After an early career in advertising, I left the corporate world to focus on being a full time parent and, in the process, fell in love with the world of children’s literature.
I’ve been happily writing in this space ever since.
About Me:
I grew up in a big city but I love a good hike in the woods
I can tell a Sycamore apart from a Maple tree and can probably identify by sight most trees in my neighborhood
I am fluent in Russian
I have three children
One of my favorite parts of being a parent is reading with my kids
I have an identical twin sister, but no, we’ve never switched places or have ESP, though we probably could tell what the other is thinking in most situations
As a child I struggled with reading until a family friend gave me three books that changed my life and started me on a path to loving books. They were: The Wonderful Wizard of Oz, James and the Giant Peach, and Charlotte’s Web
When I was little I used to pretend to run a library. I still love that idea
Being around books fills me with a sense of hope and possibility
My other favorite part of being a parent is being able to hang out at the children’s section of the library with my kids. It’s kind of my happy place
Books I Love:
When You Reach Me by Rebecca Stead
When You Trap a Tiger by Tae Keller
Front Desk by Kelly Yang
The Night Diary by Veera Hiranandani
Raymie Nightingale by Kate DiCamillo
A Wolf Called Wander by Rosanne Parry
Klara and the Sun by Kazuo Ishiguro
Circe by Madeline Miller
Demon Copperhead by Barbara Kingsolver
My Fiction:
Mira Doesn’t Fit In
Middle Grade Historical, 42,000 Words
Mira just wants to blend in. In a country like the Soviet Union, which prizes conformity, this is as much her personal desire as a social imperative. That’s why she tries to hide things about herself that make her different, like the fact that she’s Jewish and that her family will soon be leaving for America.
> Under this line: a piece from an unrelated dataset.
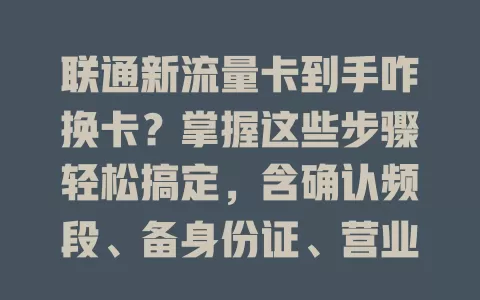 联通新流量卡到手咋换卡？掌握这些步骤轻松搞定，含确认频段、备身份证、营业厅换卡及留意套餐等要点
As her family quietly begins to prepare for departure, Mira is equal parts nervous and excited about the move. She’s worried about leaving her home and her friends behind, but she’s also excited to go to a place she imagines to be a Barbie catalogue come to life.
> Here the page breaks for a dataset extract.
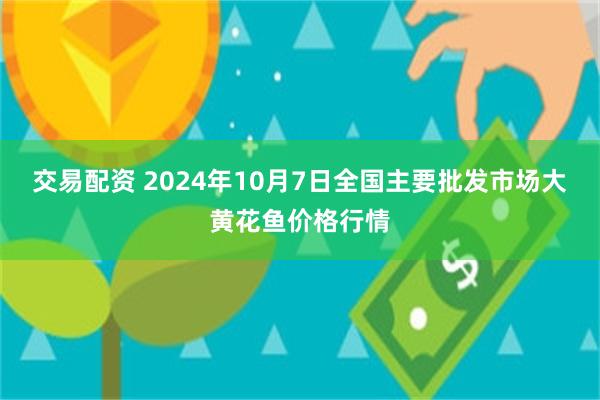 交易配资 2024年10月7日全国主要批发市场大黄花鱼价格行情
What Mira isn’t prepared for, is that in the Queens, New York neighborhood where her family settles, she will stand out more than she ever had in her life. As Mira struggles to learn English and to fit in, she finds herself navigating two new cultures at once: American and Jewish. What does it mean to be American? What does it mean to be Jewish? And where does she belong? As Mira tries to figure out the answers to these questions, she feels adrift and alone. But when a school librarian hands out books in other languages to the kids in her class, including a book in Russian for Mira, she begins to see that other kids around her are dealing with similar issues and that, perhaps, the books hold the key to helping them all find connection and to giving each of them a voice.
Spaced Apart
Middle Grade Speculative, 69,000 Words
Twins Jacob and Sylvia grew up listening to their grandfather’s stories about faraway twin planets where travel happens with a tap of a map, hills have feelings, and people live in peace on a pair of co-orbital planets. Jacob, who’s a dreamer, used to hope these places were real, even as Sylvia, who likes to question things, had her doubts. After their grandfather passes away, however, the stories stop and Jacob begins to worry that Sylvia was right all along: the stories were just something their grandfather had made up.
But on a visit to their grandmother’s house the summer before middle school, Jacob finds an unusual pocket watch in Grandpa’s attic office. It launches him to the twin planets from Grandpa’s stories where he discovers these places are not only real but need his help. The planets are headed for a collision, and Jacob holds the key to stopping it. But first, he must navigate a whole new world on his own, apart from his twin and everything familiar, to uncover the truth behind his grandfather’s stories and realize the power of his connection with Sylvia, even when they are apart.